Depois de vencer origem difícil e ofensas racistas, Rafaela Silva vive seu momento de ouro em casa

Henrique André
Enviado especial
09/08/2016 às 09:37.
Atualizado em 15/11/2021 às 20:15
 (Flávio Tavares)

(Flávio Tavares)

RIO DE JANEIRO – Era uma vez uma menina nascida em uma das regiões mais pobres e violentas do Rio, a Cidade de Deus.

Que poderia ter o mesmo destino trágico de tantos adolescentes sem oportunidade e perspectivas, mas encontrou no esporte o caminho para crescer.

Apadrinhada pelo Instituto Reação, ONG coordenada pelo medalhista olímpico Flávio Canto e pelo treinador Geraldo Bernardes, Rafaela Silva poderia se contentar com o título mundial na categoria até 57kg em 2013, no Rio. 

Um ano antes, no entanto, ela viveu uma experiência traumática.
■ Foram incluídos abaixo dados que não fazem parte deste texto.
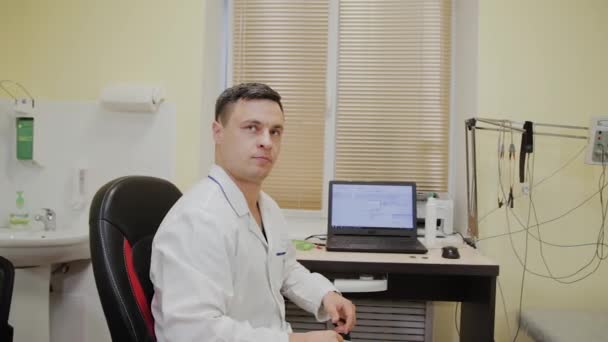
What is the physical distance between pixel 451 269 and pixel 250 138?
3.10 ft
Chegou a Londres como candidata a um lugar no pódio, acabou eliminada na segunda fase ao aplicar um golpe que se tornou proibido com uma mudança nas regras e, por isso, virou alvo de ofensas racistas nas redes sociais.

Felizmente a vida da judoca de 24 anos deu voltas para o caminho certo. A insistência na preparação e o desejo de brilhar novamente em casa foram premiados com o mais nobre dos metais, o ouro olímpico.

Uma a uma, ela deixou para trás a alemã Miryam Roper (ippon); a sul-coreana Jandi Kim, por wazari; bateu a húngara Hedvig Karakas nas quartas de final, pela mesma pontuação e, na semifinal, repetiu a dose na semifinal diante da romena Corina Caprioriu (uma marcação a seu favor que acabou revista a obrigou a buscar a definição uma segunda vez). 

Faltava definir a cor da medalha, e a luta com a mongol Sumiya Dorjsuren não deixou dúvidas. Depois de punição às duas por falta de combatividade, ela aproveitou a primeira oportunidade para imobilizar a rival e, por novo wazari, garantir a medalha dourada.

Hora de liberar a tensão e comemorar com a torcida; a coordenadora-técnica Rosicléia Campos e os padrinhos Canto e Bernardes.

"Ainda estou pasmo. É extraordinário, ela é a primeira brasileira campeã olímpica e mundial. A Rafaela representa muita coisa e essa medalha tem um simbolismo enorme, para ela, para o Reação e o Brasil”, festejou Canto.

“Ela mostra que uma pessoa que vem de uma comunidade violenta, perigosa, pode vencer na vida, e que o esporte e a educação são caminhos para uma vida melhor. A Rafaela vem numa trajetória que só poderia chegar a esse ponto”, destacou Bernardes, seu primeiro treinador, e que hoje orienta a equipe de refugiados do COI.

O filme da vida de Rafaela passou por sua cabeça tão logo desceu do pódio com a esperada medalha.

“Tenho que agradecer muito à Mel Salgado (psicóloga da Confederação Brasileira de Judô), que me convenceu a não parar depois do que passei em Londres. Não foi fácil ouvir tantos comentários desnecessários, se fosse assim, o Teddy Riner, que é o mais forte judoca da atualidade, e é negro, não poderia competir. Me sinto muito bem lutando em casa e espero passar para as crianças da comunidade o meu exemplo, mostrar a elas que não desistam do sonho, pois, ainda que demore, ele se realiza, como hoje (ontem) se realizou o meu”, festejou a dona do 24º ouro olímpico brasileiro.

Desafio

Em plenas condições de chegar aos Jogos de Tóquio, Rafaela terá pela frente a chance de quebrar um tabu, tornando-se a primeira mulher brasileira a se tornar bicampeã olímpica.